Passage provided below:
Why ‘The Great’ Stars Elle Fanning and Nicholas Hoult Showed Up ‘Ready to Spar’ in Season 2

TheWrap magazine: “We both really enjoy challenging each other and seeing if we can make the other one break,” the actor says

The Great Season 2 Elle Fanning Nicholas Hoult
Hulu

This story about “The Great” stars Elle Fanning and Nicholas Hoult first appeared in the Down to the Wire: Comedy issue of TheWrap’s awards magazine.

In its second season, “The Great” found a new gear and Emmy voters noticed.

The relationships between Russia’s Catherine the Great and her tyrant husband Peter got messier and more complicated, the hormonal and sexual energy once Catherine became an expectant mother got more intense, and the stakes were raised to the point that it wasn’t clear if even Peter would make it out alive.

After voters bypassed them in the Hulu comedy’s first season, stars Elle Fanning and Nicholas Hoult both landed lead acting nominations this year, their first in each of their careers that date back decades despite their relative youth. (He’s 32, she’s 24.)
End of Passage provided.
Entries supplied below:
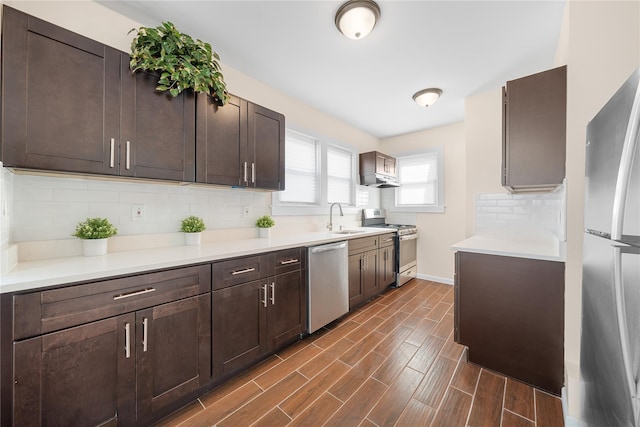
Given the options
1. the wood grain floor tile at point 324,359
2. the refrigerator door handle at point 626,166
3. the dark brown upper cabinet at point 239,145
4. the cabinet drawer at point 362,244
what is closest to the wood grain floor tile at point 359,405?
End of Entries supplied.
# Set of tasks
a) Print the part of the article about "The Great" from "The Great Season" to "Emmy voters noticed.", word for word.
b) In which issue of TheWrap's awards magazine did the article about "The Great" first appear?
c) Translate this sentence from the article about "The Great" into Spanish: "In its second season, 'The Great' found a new gear and Emmy voters noticed."

# Responses to the exercise
a)
The Great Season 2 Elle Fanning Nicholas Hoult
Hulu

This story about “The Great” stars Elle Fanning and Nicholas Hoult first appeared in the Down to the Wire: Comedy issue of TheWrap’s awards magazine.

In its second season, “The Great” found a new gear and Emmy voters noticed.

b) The Down to the Wire: Comedy issue.

c) En su segunda temporada, "The Great" encontró una nueva marcha y los votantes de los Emmy lo notaron.